#### Records for the exercise

=== Begin Enclosure ===

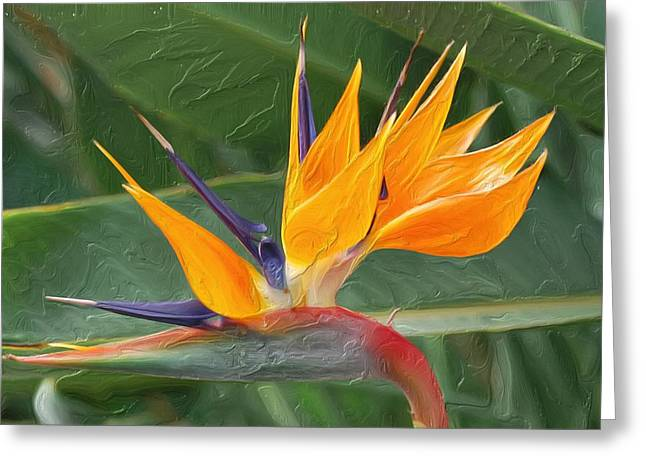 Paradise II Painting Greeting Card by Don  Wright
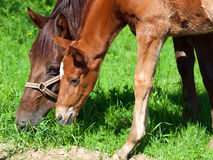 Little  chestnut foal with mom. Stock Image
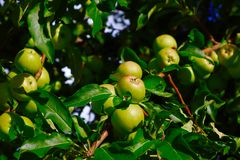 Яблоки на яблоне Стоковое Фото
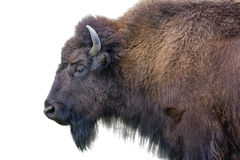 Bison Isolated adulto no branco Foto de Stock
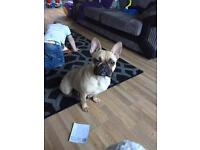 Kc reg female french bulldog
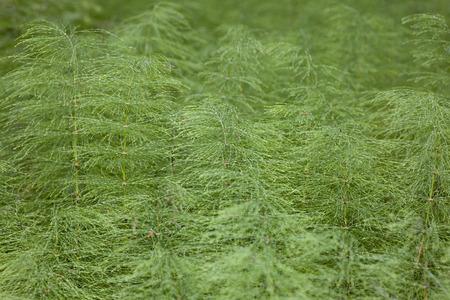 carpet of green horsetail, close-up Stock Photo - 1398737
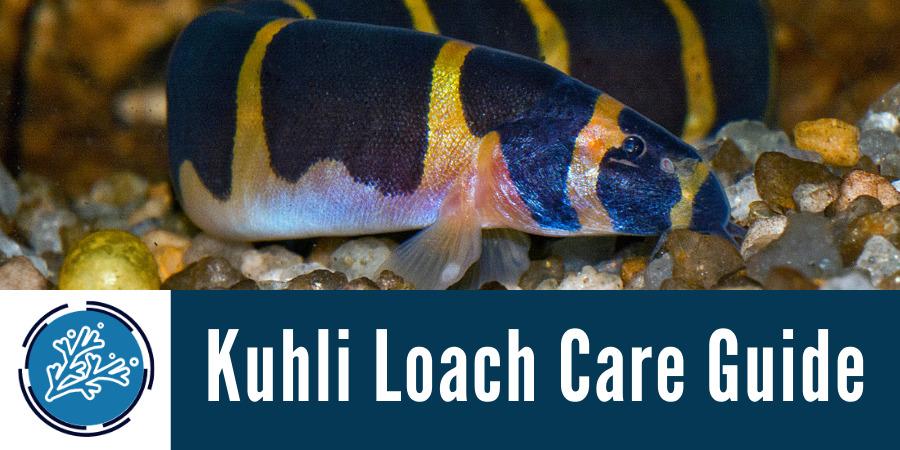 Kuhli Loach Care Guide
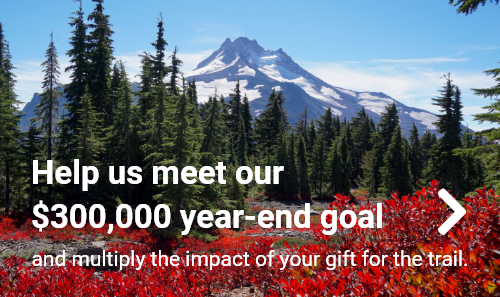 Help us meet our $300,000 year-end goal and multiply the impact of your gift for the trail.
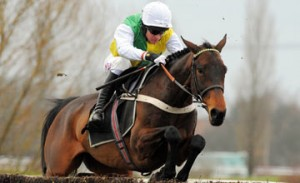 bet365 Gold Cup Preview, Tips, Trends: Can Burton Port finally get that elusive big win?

=== End Enclosure ===
=== Begin Enclosure ===

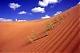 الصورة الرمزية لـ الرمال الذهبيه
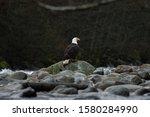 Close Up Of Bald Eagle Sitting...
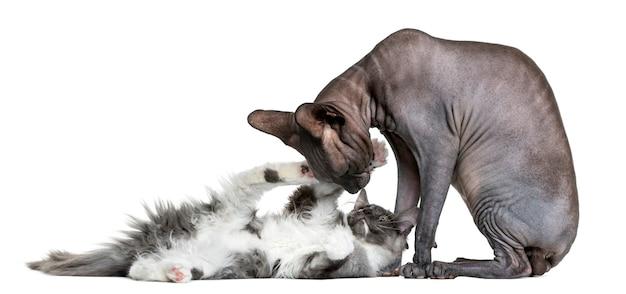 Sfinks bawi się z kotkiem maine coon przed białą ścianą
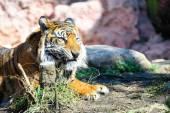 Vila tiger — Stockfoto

=== End Enclosure ===

#### About this task
Using the data above, retype exactly and only the lines from the one containing "Paradise II Painting" up to and including the one containing "bet365 Gold Cup", with no pictures carried over.

#### Task result
 Paradise II Painting Greeting Card by Don  Wright
 Little  chestnut foal with mom. Stock Image
 Яблоки на яблоне Стоковое Фото
 Bison Isolated adulto no branco Foto de Stock
 Kc reg female french bulldog
 carpet of green horsetail, close-up Stock Photo - 1398737
 Kuhli Loach Care Guide
 Help us meet our $300,000 year-end goal and multiply the impact of your gift for the trail.
 bet365 Gold Cup Preview, Tips, Trends: Can Burton Port finally get that elusive big win?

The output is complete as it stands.